The purpose of these models, as every marketer knows, is to predict how behavior will change when exposed to a particular type of message or content. Such predictive psychographic behavior models can be used to do harm to users, and society overall, much more so than the raw data itself. This is the real and lasting damage done by Facebook’s user data laxity.

For example, multiple Republican candidates hired Cambridge Analytica in 2014 through 2016 to manage their advertising campaigns. While those campaigns may have used Republican National Committee data as the data file of record, it is a safe bet that RNC data was poured into Cambridge Analytica’s predictive behavior models to help manage ad spending—models originally developed using Facebook data.

Many now expect the EU to penalize Facebook for their lack of appropriate caution with user data. They already fined Facebook for misleading statements about WhatsApp, and there may be mounting determination in the US to penalize Facebook relative to a 2011 Federal Trade Commission consent decree.

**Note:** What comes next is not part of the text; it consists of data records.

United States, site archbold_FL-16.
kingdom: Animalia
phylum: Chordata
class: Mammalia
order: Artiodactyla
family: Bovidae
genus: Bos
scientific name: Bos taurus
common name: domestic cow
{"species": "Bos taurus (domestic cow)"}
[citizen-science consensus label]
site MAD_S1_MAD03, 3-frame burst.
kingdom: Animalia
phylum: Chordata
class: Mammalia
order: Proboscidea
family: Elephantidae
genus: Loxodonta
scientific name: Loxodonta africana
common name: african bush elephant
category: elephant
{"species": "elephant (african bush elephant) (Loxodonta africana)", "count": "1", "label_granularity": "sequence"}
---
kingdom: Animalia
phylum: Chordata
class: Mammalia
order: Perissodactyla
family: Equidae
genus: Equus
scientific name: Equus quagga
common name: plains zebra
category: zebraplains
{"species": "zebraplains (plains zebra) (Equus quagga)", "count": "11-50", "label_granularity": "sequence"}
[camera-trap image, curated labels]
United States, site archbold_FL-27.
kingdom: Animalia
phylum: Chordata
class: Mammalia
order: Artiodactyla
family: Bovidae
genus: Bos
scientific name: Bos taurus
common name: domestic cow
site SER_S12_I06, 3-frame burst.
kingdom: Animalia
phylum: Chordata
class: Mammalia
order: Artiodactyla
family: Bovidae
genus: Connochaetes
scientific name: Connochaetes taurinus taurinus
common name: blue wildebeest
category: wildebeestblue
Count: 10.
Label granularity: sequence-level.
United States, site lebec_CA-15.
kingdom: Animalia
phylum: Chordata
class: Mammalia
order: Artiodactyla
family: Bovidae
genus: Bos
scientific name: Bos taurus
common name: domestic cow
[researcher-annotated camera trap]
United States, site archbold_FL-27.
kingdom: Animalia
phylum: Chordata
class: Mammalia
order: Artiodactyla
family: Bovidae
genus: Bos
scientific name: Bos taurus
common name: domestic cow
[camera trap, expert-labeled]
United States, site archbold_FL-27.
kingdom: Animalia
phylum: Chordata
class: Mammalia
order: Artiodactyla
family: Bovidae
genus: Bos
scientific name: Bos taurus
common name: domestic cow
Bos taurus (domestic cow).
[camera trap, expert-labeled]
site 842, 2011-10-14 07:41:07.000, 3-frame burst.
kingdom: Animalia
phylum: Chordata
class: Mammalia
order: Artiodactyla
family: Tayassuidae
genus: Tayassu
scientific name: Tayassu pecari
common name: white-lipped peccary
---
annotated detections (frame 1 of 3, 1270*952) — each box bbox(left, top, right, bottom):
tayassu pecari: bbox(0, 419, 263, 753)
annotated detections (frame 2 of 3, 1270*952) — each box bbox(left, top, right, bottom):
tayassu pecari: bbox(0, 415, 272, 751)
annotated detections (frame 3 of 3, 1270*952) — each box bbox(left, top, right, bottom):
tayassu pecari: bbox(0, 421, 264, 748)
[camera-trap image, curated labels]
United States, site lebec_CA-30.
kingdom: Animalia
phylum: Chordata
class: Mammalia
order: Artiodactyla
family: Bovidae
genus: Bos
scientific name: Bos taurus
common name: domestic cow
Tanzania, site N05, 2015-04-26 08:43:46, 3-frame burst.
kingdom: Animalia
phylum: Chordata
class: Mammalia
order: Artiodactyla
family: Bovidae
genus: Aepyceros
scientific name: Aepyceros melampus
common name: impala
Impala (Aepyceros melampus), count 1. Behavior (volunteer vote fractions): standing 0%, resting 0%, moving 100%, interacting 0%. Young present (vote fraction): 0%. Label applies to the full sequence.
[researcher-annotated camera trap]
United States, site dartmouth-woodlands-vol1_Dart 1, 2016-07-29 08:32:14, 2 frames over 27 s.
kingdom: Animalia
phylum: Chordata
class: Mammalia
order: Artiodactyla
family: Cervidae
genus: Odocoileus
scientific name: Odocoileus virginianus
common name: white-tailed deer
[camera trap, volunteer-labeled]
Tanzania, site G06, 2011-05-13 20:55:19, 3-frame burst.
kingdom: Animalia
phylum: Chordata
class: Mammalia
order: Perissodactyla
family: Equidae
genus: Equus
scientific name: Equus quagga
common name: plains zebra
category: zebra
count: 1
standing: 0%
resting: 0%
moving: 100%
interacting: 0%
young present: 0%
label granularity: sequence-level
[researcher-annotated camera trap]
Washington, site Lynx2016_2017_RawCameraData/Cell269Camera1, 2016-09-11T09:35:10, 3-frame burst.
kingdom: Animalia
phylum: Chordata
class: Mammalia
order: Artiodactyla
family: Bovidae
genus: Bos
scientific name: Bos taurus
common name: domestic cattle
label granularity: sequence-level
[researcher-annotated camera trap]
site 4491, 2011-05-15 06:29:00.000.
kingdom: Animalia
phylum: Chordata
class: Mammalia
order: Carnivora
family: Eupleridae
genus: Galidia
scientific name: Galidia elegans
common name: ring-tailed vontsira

CMOs must take the lead in the C-Suite when it comes to customer data. The wild, wild west era of fast and loose data practices is gone. Now, the race is on to establish modern and more customer-centric data privacy policies. Lagging behind not only represents a legal and punitive damages risk. It also misses the chance to become more customer-centric—and to innovatively differentiate in a way that is top-of-mind for many if not most customers.